L’opposition plus déterminée que jamais

Le blocage restait total, au troisième jour du vaste mouvement de protestation lancé par l’opposition libanaise pour faire tomber le gouvernement. Dimanche, plusieurs centaines de milliers de personnes, dont une grande partie de chrétiens, se sont rassemblées dans le centre de Beyrouth pour réclamer le départ du Premier ministre, Fouad Siniora.

La foule compacte des opposants au gouvernement Siniora occupe toute la place Riad Solh de Beyrouth, située à 150 mètres de la colline du Grand Sérail. 

		(Photo: AFP)
La foule compacte des opposants au gouvernement Siniora occupe toute la place Riad Solh de Beyrouth, située à 150 mètres de la colline du Grand Sérail.
(Photo: AFP)

De notre correspondant à Beyrouth

Des images inédites que les Libanais n’avaient plus vues depuis longtemps.
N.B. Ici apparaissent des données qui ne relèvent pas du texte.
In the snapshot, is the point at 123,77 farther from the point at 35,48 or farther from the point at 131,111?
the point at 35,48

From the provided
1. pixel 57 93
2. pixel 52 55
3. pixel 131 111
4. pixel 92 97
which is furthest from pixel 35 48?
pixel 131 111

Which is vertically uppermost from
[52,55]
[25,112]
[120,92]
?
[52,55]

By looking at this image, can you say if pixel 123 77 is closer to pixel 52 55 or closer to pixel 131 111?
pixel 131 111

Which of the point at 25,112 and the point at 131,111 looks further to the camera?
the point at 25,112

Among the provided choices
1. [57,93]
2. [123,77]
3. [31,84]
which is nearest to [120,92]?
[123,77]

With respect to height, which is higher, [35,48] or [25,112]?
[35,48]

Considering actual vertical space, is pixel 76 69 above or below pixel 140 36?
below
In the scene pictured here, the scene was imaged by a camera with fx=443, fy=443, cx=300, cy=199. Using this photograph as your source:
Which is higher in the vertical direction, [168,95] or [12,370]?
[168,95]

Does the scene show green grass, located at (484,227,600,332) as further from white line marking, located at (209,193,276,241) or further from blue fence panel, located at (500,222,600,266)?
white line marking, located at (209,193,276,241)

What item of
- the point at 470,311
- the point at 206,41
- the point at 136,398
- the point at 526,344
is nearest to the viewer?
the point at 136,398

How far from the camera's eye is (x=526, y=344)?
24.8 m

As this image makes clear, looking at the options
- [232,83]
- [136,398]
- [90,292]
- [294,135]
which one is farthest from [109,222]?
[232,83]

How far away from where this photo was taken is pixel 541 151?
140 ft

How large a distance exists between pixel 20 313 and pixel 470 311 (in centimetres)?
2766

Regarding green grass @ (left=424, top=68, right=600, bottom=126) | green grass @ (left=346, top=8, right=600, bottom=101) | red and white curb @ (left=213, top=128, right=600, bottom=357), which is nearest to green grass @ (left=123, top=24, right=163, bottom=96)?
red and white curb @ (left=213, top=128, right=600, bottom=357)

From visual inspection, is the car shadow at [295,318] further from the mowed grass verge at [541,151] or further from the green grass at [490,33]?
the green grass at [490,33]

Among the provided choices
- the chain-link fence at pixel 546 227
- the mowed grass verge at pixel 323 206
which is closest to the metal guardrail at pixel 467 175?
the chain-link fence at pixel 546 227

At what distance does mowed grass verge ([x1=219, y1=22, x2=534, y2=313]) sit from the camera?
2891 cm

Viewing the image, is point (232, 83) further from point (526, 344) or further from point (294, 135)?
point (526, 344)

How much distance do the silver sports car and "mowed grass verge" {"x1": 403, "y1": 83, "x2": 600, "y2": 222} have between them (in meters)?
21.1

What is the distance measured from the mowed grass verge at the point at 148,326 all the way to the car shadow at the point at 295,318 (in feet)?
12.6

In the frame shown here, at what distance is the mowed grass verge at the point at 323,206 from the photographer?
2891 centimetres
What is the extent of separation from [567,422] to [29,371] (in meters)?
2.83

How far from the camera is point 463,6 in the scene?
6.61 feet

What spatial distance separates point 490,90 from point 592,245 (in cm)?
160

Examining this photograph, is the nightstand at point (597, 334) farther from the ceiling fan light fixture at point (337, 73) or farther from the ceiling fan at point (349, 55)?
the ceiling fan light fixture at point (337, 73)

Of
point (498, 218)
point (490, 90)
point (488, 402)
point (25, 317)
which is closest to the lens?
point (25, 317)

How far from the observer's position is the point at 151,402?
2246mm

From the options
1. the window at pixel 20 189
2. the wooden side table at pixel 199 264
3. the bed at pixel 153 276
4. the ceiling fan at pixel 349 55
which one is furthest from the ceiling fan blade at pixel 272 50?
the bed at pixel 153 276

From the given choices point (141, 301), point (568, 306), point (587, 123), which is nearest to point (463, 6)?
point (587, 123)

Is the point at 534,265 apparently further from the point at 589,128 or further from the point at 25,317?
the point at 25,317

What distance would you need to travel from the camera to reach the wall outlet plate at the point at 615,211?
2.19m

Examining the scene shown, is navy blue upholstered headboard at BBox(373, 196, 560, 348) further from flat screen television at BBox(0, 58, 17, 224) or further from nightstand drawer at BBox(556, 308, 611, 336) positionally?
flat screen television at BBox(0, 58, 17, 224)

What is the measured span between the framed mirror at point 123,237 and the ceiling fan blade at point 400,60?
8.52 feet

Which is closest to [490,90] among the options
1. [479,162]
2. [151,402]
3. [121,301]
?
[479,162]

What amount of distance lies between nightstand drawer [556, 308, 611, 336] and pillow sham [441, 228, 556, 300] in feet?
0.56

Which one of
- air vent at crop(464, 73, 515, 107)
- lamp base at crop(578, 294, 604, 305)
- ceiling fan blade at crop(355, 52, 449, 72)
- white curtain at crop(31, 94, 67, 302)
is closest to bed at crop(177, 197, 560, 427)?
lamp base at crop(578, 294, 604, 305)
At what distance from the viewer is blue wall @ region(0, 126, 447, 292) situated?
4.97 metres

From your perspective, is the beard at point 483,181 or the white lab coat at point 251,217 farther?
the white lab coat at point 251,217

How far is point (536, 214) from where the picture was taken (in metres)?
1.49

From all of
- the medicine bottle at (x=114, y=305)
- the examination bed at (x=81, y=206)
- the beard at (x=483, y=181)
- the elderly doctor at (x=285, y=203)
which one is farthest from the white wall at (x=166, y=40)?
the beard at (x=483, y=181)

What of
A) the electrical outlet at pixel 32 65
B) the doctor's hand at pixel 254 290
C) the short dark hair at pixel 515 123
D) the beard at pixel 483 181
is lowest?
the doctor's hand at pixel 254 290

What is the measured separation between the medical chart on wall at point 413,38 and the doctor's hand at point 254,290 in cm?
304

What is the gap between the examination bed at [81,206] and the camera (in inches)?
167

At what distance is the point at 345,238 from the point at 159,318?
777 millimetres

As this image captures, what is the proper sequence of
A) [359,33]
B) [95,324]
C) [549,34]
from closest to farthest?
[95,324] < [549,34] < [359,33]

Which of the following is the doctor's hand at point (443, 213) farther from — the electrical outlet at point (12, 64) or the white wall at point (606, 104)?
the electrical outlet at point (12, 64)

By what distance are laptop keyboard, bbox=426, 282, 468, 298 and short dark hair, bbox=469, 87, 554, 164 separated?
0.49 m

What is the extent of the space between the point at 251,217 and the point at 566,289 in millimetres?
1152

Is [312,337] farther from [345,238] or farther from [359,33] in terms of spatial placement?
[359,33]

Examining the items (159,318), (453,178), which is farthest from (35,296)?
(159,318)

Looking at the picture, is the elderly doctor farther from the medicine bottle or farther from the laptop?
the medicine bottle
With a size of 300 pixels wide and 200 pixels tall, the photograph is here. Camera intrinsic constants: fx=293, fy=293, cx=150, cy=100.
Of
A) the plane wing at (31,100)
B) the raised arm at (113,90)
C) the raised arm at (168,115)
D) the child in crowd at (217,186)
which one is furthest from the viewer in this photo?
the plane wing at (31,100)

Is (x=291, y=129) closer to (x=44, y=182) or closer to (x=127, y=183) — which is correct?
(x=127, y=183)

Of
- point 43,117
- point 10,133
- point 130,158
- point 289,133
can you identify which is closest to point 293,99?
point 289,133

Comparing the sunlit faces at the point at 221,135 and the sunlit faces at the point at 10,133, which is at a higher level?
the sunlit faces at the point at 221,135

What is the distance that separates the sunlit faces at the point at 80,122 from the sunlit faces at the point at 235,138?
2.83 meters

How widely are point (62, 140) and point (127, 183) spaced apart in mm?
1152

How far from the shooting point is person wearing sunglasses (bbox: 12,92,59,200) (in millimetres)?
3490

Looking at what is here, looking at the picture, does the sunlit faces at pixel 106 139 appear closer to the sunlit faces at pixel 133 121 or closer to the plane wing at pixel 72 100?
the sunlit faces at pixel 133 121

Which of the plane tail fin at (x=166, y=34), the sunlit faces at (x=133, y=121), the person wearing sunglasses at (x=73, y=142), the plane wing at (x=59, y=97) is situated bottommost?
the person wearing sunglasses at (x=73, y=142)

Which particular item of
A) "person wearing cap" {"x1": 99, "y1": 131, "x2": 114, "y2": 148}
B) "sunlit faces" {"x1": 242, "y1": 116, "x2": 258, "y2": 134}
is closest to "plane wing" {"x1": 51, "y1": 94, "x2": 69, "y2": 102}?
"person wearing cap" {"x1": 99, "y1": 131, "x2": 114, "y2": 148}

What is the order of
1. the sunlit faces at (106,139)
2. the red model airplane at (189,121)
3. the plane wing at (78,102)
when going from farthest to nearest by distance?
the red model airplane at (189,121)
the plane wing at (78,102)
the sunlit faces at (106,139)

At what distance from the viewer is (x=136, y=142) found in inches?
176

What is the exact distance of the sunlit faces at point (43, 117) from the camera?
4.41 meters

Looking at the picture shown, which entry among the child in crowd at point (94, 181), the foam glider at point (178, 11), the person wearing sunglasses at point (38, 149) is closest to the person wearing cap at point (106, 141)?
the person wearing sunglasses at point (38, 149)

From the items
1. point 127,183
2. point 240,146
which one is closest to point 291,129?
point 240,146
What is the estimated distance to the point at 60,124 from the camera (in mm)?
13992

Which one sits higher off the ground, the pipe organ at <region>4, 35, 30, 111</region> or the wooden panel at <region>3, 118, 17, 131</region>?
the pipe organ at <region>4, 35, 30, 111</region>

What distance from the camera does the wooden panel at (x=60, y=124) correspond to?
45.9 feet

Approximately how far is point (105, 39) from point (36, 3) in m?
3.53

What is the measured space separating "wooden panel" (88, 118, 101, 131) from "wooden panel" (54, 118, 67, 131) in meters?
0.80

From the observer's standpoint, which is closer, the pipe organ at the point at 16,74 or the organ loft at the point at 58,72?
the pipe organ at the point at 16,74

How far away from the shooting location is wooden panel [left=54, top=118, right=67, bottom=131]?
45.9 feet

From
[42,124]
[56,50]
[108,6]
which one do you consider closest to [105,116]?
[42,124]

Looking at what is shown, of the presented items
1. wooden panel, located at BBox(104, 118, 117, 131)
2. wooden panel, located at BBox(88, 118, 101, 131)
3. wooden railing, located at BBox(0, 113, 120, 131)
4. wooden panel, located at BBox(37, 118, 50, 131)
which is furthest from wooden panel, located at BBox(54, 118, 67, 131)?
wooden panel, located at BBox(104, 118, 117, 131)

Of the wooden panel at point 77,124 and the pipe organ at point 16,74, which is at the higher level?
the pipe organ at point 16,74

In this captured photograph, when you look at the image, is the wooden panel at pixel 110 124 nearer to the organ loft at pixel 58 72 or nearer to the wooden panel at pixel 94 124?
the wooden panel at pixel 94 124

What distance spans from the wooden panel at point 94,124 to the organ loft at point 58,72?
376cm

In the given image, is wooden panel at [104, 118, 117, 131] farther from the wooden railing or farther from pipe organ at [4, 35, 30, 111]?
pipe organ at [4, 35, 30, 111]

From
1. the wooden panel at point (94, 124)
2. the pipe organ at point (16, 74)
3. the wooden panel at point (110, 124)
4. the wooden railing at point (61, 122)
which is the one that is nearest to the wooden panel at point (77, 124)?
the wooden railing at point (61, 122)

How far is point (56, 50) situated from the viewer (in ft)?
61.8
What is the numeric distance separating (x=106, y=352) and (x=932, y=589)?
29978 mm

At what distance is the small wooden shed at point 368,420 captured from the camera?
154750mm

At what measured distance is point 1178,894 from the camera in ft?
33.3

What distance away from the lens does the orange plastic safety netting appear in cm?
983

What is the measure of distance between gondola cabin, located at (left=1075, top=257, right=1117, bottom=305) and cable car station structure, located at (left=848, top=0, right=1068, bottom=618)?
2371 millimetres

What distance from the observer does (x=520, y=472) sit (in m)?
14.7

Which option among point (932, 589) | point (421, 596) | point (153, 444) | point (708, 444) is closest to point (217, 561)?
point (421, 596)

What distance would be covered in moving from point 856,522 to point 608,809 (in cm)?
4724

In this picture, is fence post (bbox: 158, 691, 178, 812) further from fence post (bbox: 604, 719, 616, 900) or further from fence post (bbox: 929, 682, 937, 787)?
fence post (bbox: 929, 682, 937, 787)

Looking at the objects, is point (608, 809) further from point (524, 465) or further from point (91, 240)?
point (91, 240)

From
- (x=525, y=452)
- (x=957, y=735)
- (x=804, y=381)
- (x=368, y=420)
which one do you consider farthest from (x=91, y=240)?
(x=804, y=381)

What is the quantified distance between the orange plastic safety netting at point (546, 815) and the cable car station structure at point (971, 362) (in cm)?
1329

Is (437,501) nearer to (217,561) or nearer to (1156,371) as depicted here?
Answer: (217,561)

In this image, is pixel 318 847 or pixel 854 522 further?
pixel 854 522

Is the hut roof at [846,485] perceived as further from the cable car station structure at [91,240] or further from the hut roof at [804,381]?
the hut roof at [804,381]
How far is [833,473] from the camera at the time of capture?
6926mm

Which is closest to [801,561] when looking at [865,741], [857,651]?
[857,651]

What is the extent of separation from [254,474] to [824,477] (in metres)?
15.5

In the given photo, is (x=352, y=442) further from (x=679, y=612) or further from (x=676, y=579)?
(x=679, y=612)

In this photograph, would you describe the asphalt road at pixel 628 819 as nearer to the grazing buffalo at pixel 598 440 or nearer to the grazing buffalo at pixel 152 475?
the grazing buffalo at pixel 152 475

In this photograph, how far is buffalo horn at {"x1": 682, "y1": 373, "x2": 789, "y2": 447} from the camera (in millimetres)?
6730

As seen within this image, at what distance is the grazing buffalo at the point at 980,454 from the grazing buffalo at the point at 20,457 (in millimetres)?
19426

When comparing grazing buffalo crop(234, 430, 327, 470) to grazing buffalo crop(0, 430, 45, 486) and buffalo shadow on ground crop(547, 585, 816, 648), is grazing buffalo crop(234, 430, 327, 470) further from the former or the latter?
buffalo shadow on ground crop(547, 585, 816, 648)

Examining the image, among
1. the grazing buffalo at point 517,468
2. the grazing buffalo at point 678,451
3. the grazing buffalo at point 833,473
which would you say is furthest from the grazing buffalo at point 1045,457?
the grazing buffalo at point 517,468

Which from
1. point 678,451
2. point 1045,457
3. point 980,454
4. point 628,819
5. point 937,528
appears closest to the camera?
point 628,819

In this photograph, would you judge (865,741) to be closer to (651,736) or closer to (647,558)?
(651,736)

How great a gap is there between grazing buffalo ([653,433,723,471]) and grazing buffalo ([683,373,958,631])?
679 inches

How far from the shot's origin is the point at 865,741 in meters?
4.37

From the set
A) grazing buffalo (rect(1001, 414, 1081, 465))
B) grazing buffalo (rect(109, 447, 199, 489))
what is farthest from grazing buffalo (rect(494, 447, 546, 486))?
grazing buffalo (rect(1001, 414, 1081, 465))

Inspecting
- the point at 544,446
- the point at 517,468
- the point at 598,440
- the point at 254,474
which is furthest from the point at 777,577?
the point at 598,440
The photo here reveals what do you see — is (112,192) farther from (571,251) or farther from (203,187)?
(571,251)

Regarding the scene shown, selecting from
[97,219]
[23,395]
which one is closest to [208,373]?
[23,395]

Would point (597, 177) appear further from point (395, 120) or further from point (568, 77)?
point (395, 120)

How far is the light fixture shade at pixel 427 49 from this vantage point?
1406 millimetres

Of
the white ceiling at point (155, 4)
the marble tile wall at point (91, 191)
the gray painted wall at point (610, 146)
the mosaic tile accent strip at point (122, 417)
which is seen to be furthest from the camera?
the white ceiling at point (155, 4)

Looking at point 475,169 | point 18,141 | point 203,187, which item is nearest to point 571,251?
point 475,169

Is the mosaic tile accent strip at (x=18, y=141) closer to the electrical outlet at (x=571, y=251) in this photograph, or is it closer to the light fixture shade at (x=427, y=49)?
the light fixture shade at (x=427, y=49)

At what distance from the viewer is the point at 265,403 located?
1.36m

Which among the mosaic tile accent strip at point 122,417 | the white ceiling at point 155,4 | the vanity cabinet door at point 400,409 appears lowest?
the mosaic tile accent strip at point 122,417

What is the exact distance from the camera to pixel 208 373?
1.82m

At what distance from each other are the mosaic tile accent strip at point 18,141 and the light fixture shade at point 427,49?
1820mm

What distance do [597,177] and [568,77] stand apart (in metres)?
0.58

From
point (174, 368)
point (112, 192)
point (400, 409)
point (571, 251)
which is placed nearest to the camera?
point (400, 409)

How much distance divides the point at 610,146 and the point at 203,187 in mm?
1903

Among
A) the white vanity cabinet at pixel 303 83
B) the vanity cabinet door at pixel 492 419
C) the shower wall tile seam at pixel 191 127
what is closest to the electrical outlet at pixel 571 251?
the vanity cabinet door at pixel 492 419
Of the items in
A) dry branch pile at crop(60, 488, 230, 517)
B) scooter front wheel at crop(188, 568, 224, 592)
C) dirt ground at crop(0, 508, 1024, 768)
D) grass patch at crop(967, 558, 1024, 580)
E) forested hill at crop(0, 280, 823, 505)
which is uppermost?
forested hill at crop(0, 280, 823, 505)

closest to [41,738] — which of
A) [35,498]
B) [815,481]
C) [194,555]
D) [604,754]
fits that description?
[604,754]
Un militant du Hezbollah brandissant un portrait du général chrétien Michel Aoun ou une jeune femme au décolleté généreux, arborant sur sa poitrine un pins à l’effigie de Hassan Nasrallah. L’opposition libanaise a affiché, dimanche, sa diversité communautaire, en réaction aux propos des membres du gouvernement qui affirment que l’écrasante majorité des protestataires est chiite.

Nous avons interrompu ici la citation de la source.